**SHORT EXERCISE:** Reproduce everything in the items below, from the line containing "Out of point" down to the end of the items, keeping every character unchanged.

(Collected data)
*-*-*

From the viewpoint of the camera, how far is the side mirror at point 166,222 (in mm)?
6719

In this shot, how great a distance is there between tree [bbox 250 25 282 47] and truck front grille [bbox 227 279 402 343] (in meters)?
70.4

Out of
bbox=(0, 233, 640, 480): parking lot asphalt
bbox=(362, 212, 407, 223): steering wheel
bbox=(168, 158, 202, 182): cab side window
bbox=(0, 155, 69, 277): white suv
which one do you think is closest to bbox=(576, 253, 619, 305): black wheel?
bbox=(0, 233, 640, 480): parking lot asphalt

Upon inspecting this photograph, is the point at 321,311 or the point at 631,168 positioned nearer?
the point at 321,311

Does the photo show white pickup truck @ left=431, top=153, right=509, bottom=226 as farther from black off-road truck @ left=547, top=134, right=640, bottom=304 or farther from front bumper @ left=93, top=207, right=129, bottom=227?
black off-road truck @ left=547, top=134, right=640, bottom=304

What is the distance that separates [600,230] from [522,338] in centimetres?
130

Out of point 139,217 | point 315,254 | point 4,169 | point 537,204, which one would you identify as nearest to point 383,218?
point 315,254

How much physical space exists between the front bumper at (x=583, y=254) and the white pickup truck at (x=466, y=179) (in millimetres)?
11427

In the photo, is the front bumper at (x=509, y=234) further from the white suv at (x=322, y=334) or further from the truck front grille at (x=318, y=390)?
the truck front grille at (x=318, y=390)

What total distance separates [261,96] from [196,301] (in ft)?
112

*-*-*

**FINAL RESULT:**
Out of point 139,217 | point 315,254 | point 4,169 | point 537,204, which one would you identify as nearest to point 383,218?
point 315,254

How much physical space exists between the front bumper at (x=583, y=254) and the white pickup truck at (x=466, y=179) (in millimetres)?
11427

In the photo, is the front bumper at (x=509, y=234) further from the white suv at (x=322, y=334) or further from the truck front grille at (x=318, y=390)?
the truck front grille at (x=318, y=390)

What total distance separates [261,96] from [196,301] (in ft)?
112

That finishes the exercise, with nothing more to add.